本明細書において使用される用語「検出」は、試料中に存在するバイオマーカーの存在を確認することを指す。試料中に存在するバイオマーカーの量の定量化は、試料中に存在するバイオマーカーの濃度を測定することを含んでよい。検出及び/又は定量化は、試料に対して直接的に、あるいは、その抽出物又はその希釈物に対して間接的に行ってもよい。
In a further aspect of the invention, a method for detecting and displaying axonal degeneration, in particular Warler-like degeneration, comprising detecting and / or quantifying a biomarker as hereinbefore defined in a sample from a test subject. Is provided.
As used herein, the term “detection” refers to confirming the presence of a biomarker present in a sample. Quantifying the amount of biomarker present in the sample may include measuring the concentration of the biomarker present in the sample. Detection and / or quantification may be performed directly on the sample or indirectly on the extract or dilution thereof.
検出及び/又は定量化は、患者由来の生物学的試料、又は生物学的試料の精製物若しくは抽出物、又はその希釈物中の特定のタンパク質の存在及び/又は量を特定するのに適した任意の方法によって行うことができる。本発明の方法において、定量化は、1つ以上の試料中のバイオマーカーの濃度を測定することにより行われ得る。 Detection and / or quantification is suitable for identifying the presence and / or amount of a specific protein in a patient-derived biological sample, or a purified or extracted biological sample, or a dilution thereof. This can be done by any method. In the methods of the invention, quantification can be performed by measuring the concentration of the biomarker in one or more samples.

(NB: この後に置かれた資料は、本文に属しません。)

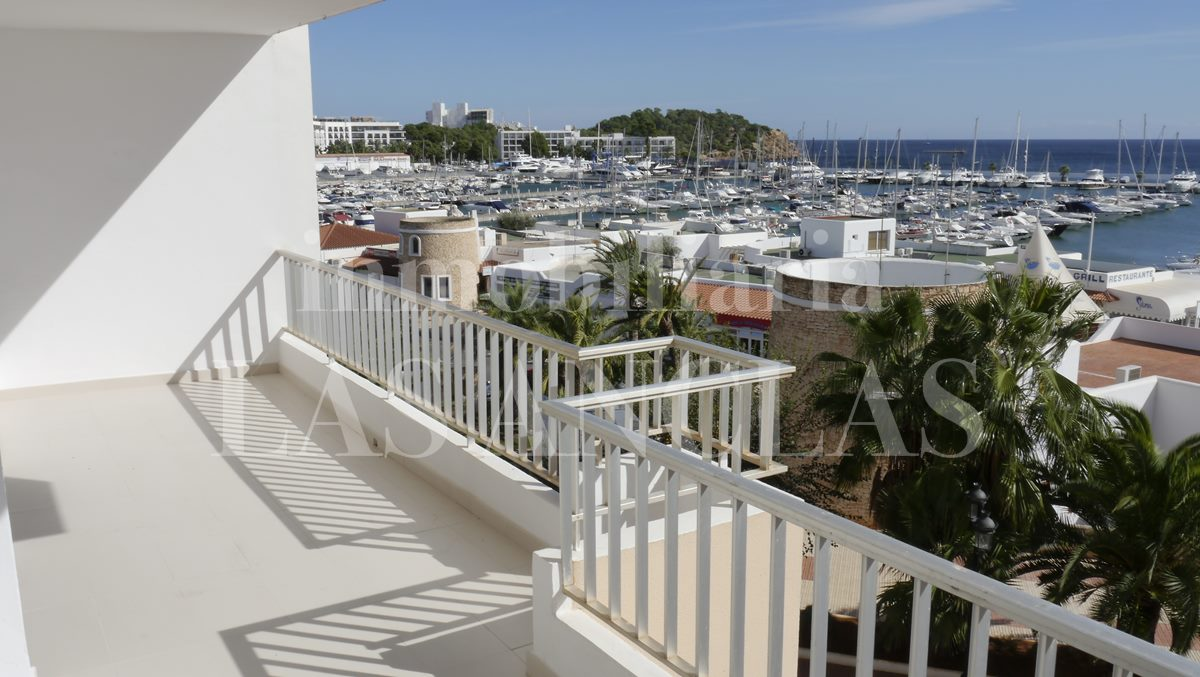 covered terrace with views of the harbour - flat / apartment in Santa Eulalia Ibiza for sale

本発明の方法において試験され得る生物学的試料は、生きている対象由来の、又は、死後に採取された、組織ホモジネート、組織切片、及び生検標本を含む。試料は、適切な場合には、調製、希釈、又は濃縮することができ、通常の方法で保存することができる。生物学的試料は、脳脊髄液(CSF)、全血、血清、血漿、尿、唾液、又は他の体液も含むことができる。 Biological samples that can be tested in the methods of the present invention include tissue homogenates, tissue sections, and biopsy specimens derived from living subjects or collected after death. Samples can be prepared, diluted, or concentrated as appropriate and stored in a conventional manner. A biological sample can also include cerebrospinal fluid (CSF), whole blood, serum, plasma, urine, saliva, or other bodily fluids.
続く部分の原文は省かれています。